* **Input for this task**:

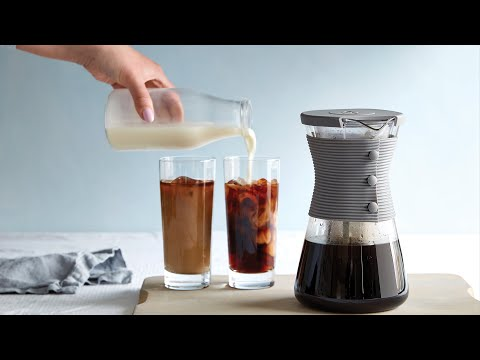 How to make cold brew coffee   pampered chef cold brew pitcher demo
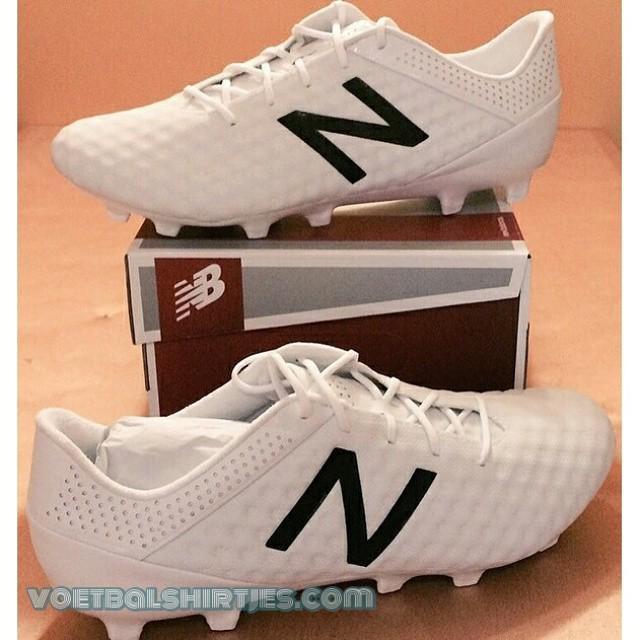 white new balance boots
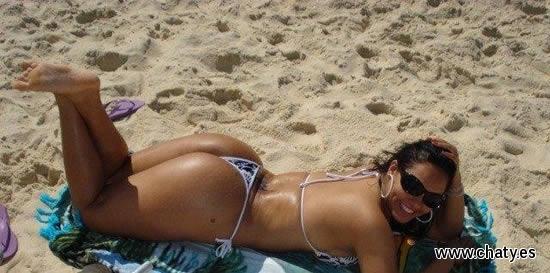 mujeres bien buenas en la playa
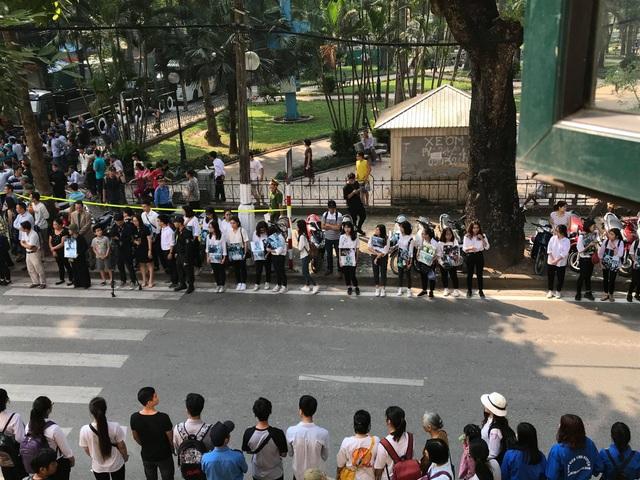 Linh cữu nguyên Tổng Bí thư Đỗ Mười đã về quê nhà Thanh Trì - 55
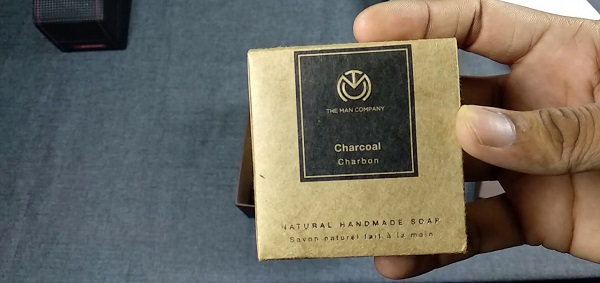 Natural Premium Charcoal Soap – The Man Company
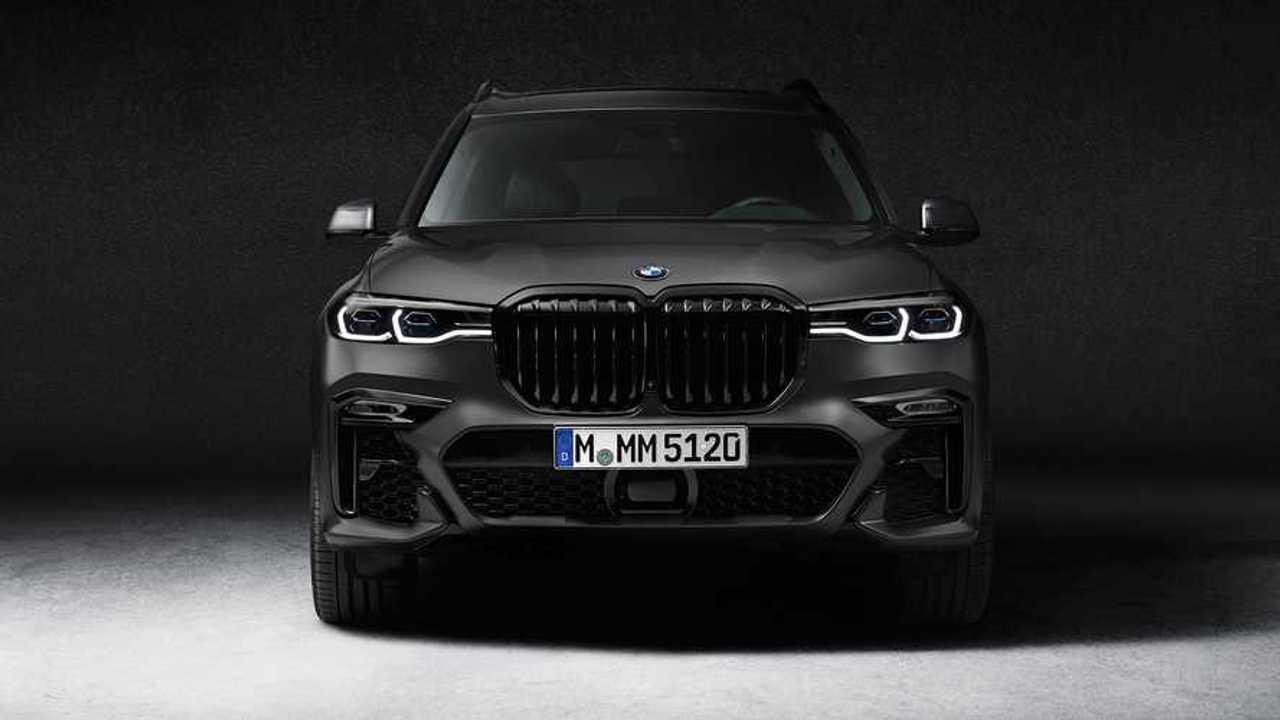 BMW X7 Dark Shadow Edition вид спереди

* **What you will do**: Beginning with the first line of the material above, please output each line exactly through the line that contains "Natural Premium Charcoal", and only those, leaving out pictures.

* **Output for this exercise**:
 How to make cold brew coffee   pampered chef cold brew pitcher demo
 white new balance boots
 mujeres bien buenas en la playa
 Linh cữu nguyên Tổng Bí thư Đỗ Mười đã về quê nhà Thanh Trì - 55
 Natural Premium Charcoal Soap – The Man Company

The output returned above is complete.